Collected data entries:
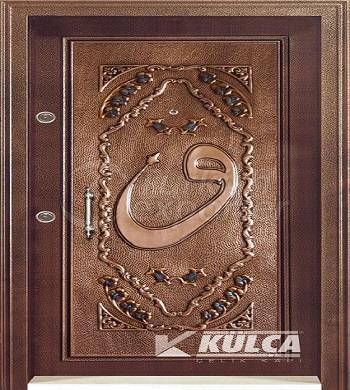 b-04 Copper security door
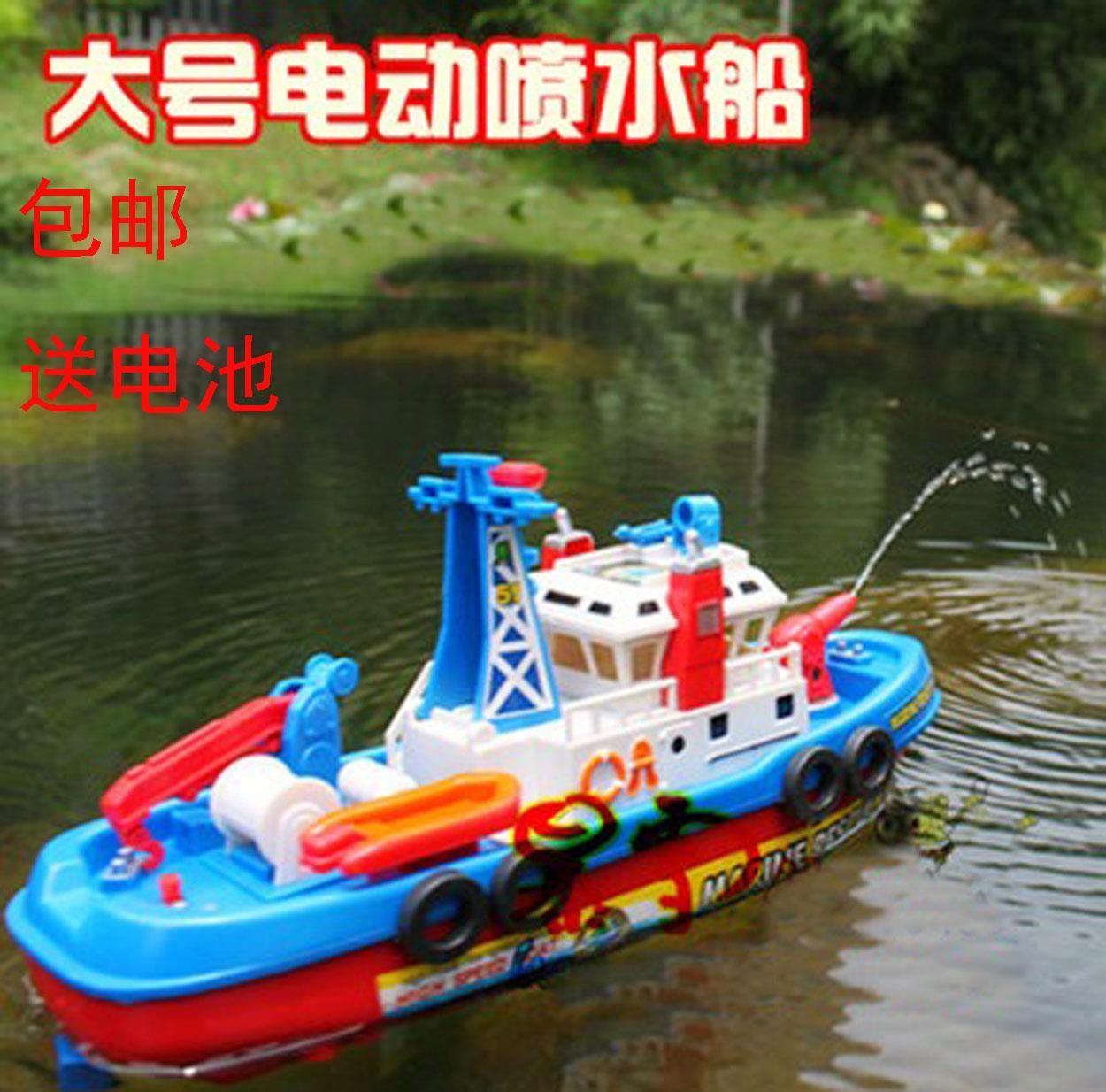 Радиоуправляемые лодки Артикул 592973790759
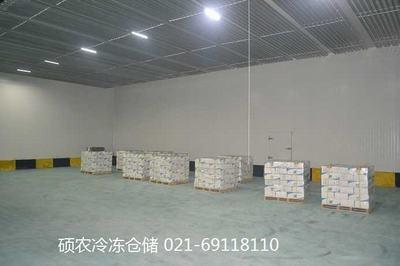 提供冷冻仓储公司上海硕农首家专业冷冻仓储服务公司上海保鲜冷库租赁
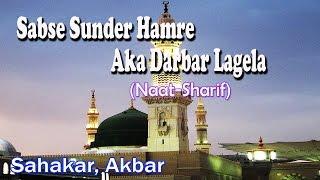 Sabse Sunder Hamre Aka Darbar Lagela ☪☪ Latest Bhojpuri Naat Sharif New Videos ☪☪ Sahakar Akbar [HD]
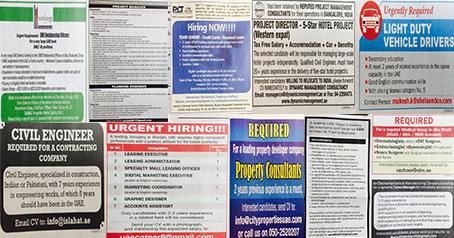 gulf news jobs today 5/7/2017 وظائف شاغرة من جريدة جلف نيوز الاماراتية اليوم .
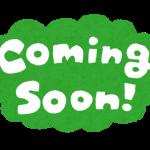 pop_coming_soon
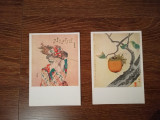 Lot carti postale HOKUSAI, Rusia, Printata, Asia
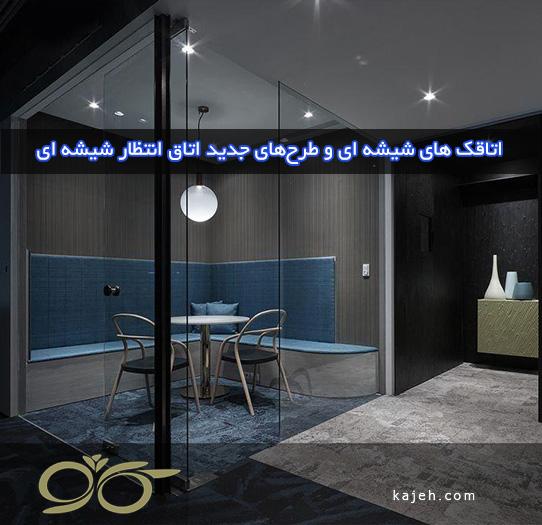 اتاقک های شیشه ای و طرحهای جدید اتاق انتظار شیشه ای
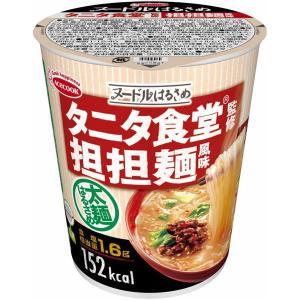 スープ チキンをベースにポークやホタテの旨み、醤油や味噌、すりゴマを加えた担担スープ。めん 噛み応え...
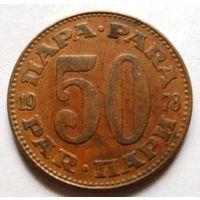 50 пара 1978 Югославия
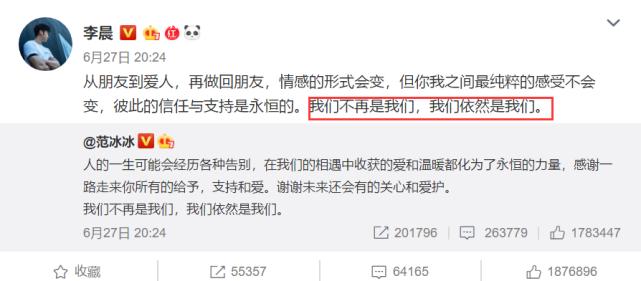 """分手后范冰冰七夕首晒自拍与粉丝互动,戴""""绿帽""""疑似大有深意"""
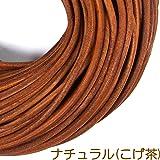 革ひも 牛革 レザーコード 4mm 丸紐 1m単位 革紐 切売り (08.ナチュラル/こげ茶)
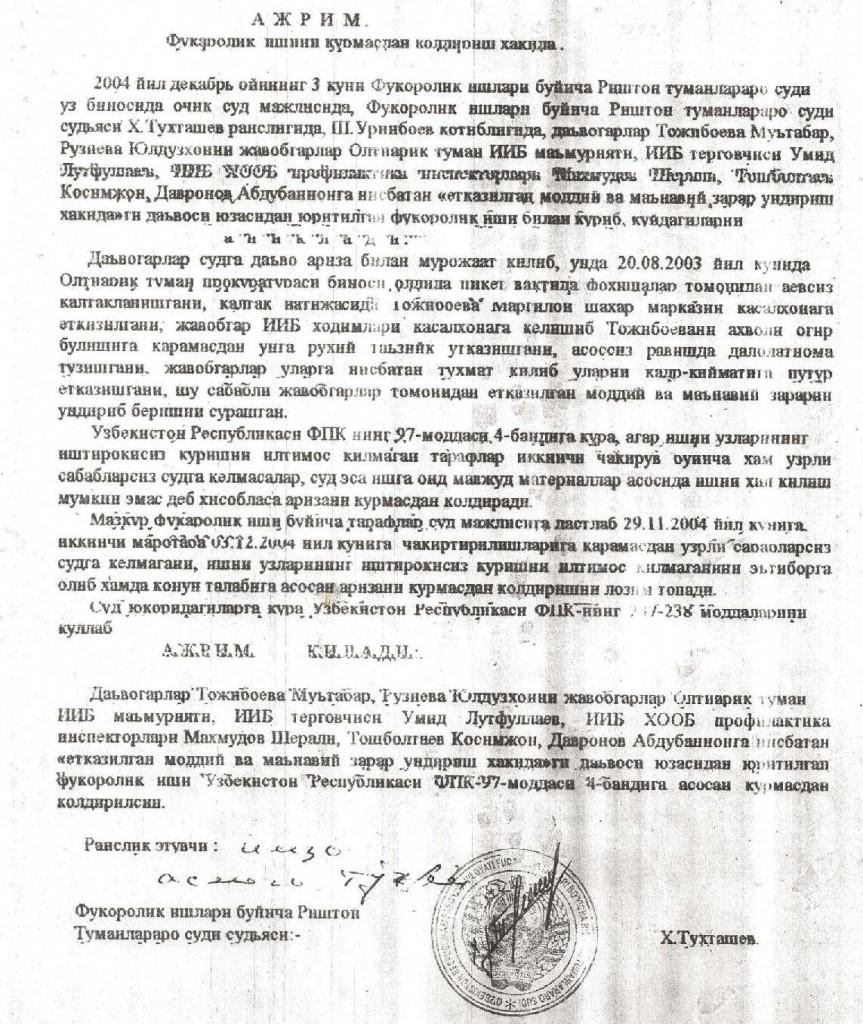 03.12.2004. Ishni kurmay qoldirish haqida Rishton tumanlararo fuqarolik sudi Ajrimi-page-001 - копия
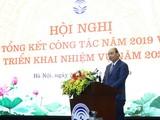 Thủ tướng Nguyễn Xuân Phúc phát biểu tại hội nghị Tổng kết Bộ TT&TT. Ảnh: Minh Sơn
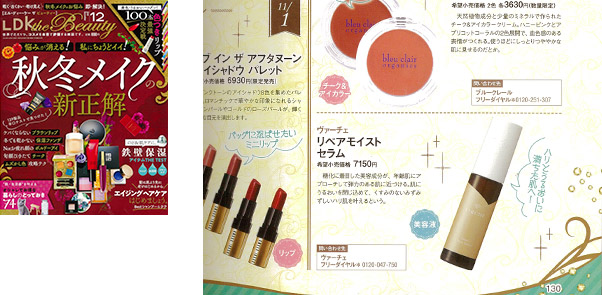 LDK the Beauty(12月号)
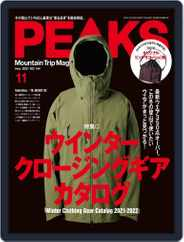 PEAKS ピークス (Digital) Subscription October 15th, 2021 Issue
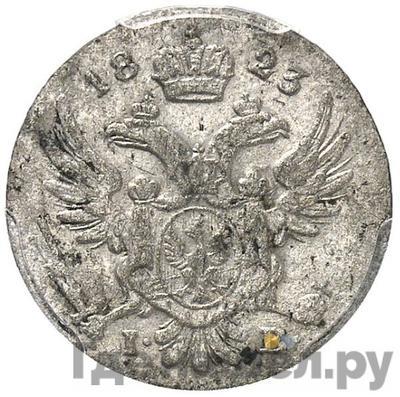 Аверс 5 грошей 1823 года IВ Для Польши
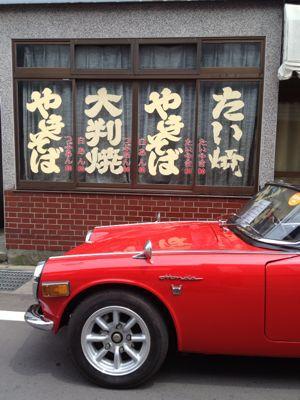 クラッシックカーこみせ_a0134394_7214188.jpg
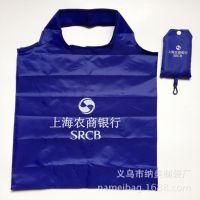 上海农商银行环保折叠袋 折叠涤纶环保布袋 活动促销手机折叠袋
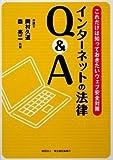 インターネットの法律Q&A—これだけは知っておきたいウェブ安全対策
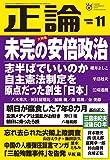 月刊正論2020年11月号(未完の安倍政治)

* [AIM OF THE EXERCISE]: Copy out the entries verbatim, but skip every picture.

* [TASK RESULT]:
 b-04 Copper security door
 Радиоуправляемые лодки Артикул 592973790759
 提供冷冻仓储公司上海硕农首家专业冷冻仓储服务公司上海保鲜冷库租赁
 Sabse Sunder Hamre Aka Darbar Lagela ☪☪ Latest Bhojpuri Naat Sharif New Videos ☪☪ Sahakar Akbar [HD]
 gulf news jobs today 5/7/2017 وظائف شاغرة من جريدة جلف نيوز الاماراتية اليوم .
 pop_coming_soon
 Lot carti postale HOKUSAI, Rusia, Printata, Asia
 اتاقک های شیشه ای و طرحهای جدید اتاق انتظار شیشه ای
 スープ チキンをベースにポークやホタテの旨み、醤油や味噌、すりゴマを加えた担担スープ。めん 噛み応え...
 50 пара 1978 Югославия
 """分手后范冰冰七夕首晒自拍与粉丝互动,戴""""绿帽""""疑似大有深意"""
 革ひも 牛革 レザーコード 4mm 丸紐 1m単位 革紐 切売り (08.ナチュラル/こげ茶)
 03.12.2004. Ishni kurmay qoldirish haqida Rishton tumanlararo fuqarolik sudi Ajrimi-page-001 - копия
 Thủ tướng Nguyễn Xuân Phúc phát biểu tại hội nghị Tổng kết Bộ TT&TT. Ảnh: Minh Sơn
 LDK the Beauty(12月号)
 PEAKS ピークス (Digital) Subscription October 15th, 2021 Issue
 Аверс 5 грошей 1823 года IВ Для Польши
 クラッシックカーこみせ_a0134394_7214188.jpg
 上海农商银行环保折叠袋 折叠涤纶环保布袋 活动促销手机折叠袋
 インターネットの法律Q&A—これだけは知っておきたいウェブ安全対策
 月刊正論2020年11月号(未完の安倍政治)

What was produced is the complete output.